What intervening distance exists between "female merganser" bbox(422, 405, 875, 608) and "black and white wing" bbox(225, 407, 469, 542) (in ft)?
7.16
* * *
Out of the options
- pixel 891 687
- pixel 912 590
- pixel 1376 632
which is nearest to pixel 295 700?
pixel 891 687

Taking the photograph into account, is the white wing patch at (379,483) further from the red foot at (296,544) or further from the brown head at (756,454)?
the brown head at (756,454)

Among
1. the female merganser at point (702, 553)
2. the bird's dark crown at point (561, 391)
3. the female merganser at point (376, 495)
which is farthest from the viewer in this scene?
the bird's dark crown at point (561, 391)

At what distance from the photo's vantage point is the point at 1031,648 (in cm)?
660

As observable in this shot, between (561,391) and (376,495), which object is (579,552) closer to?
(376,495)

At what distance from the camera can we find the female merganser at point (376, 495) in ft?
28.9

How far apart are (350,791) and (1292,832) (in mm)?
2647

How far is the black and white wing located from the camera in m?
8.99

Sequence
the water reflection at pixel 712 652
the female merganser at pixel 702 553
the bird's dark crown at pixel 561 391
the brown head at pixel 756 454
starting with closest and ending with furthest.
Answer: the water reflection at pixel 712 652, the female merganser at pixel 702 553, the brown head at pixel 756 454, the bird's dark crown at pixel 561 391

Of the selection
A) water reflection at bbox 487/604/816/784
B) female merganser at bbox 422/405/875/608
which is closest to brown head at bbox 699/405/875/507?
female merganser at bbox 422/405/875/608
---
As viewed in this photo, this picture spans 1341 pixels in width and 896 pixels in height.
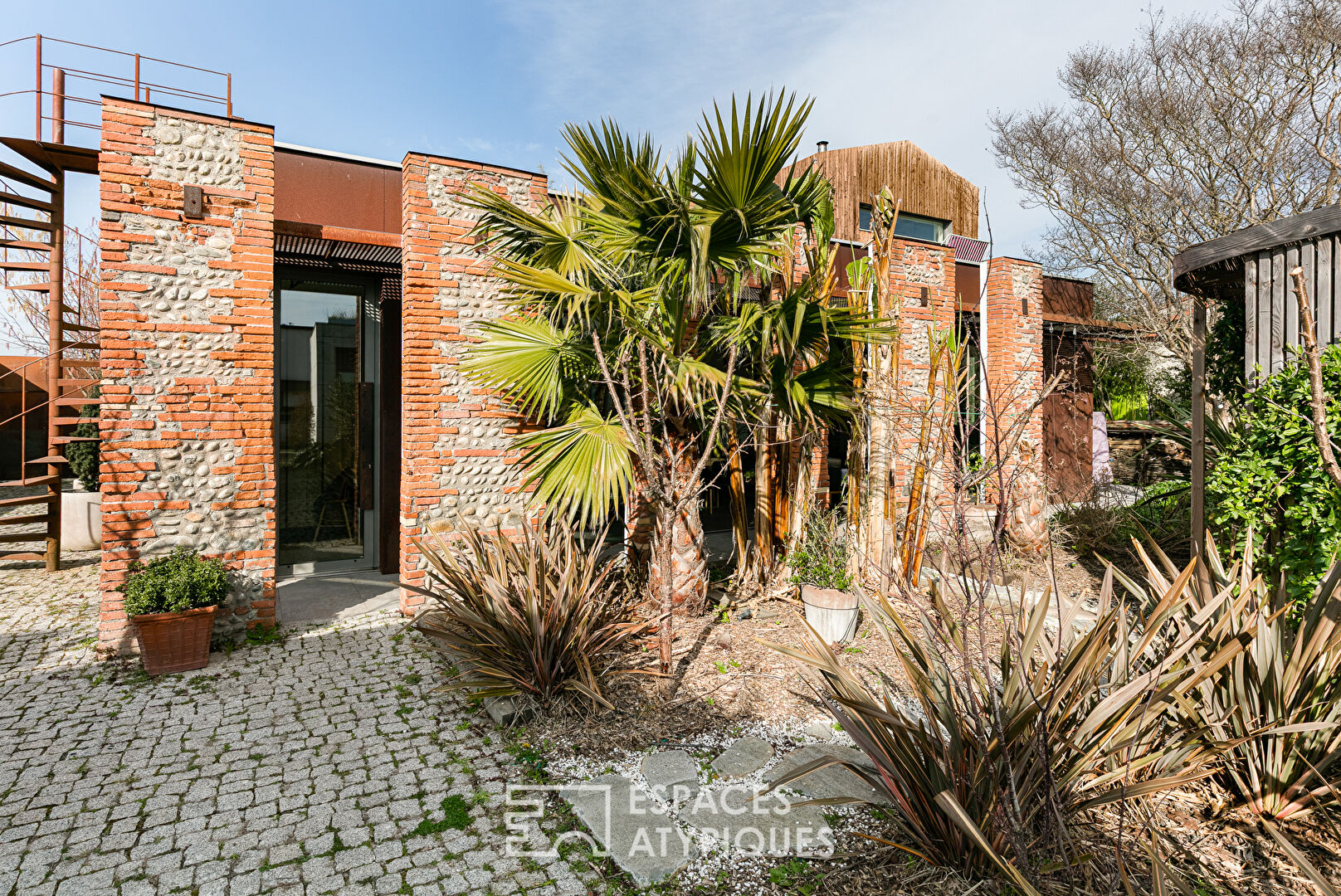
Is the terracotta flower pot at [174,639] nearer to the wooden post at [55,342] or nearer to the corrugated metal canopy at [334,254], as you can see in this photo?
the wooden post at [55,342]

• **Task directions**:
Please show each line from the items above that contains the word "post".

• **Response to the exercise**:
Is the terracotta flower pot at [174,639] nearer to the wooden post at [55,342] or nearer to the corrugated metal canopy at [334,254], as you can see in this photo?
the wooden post at [55,342]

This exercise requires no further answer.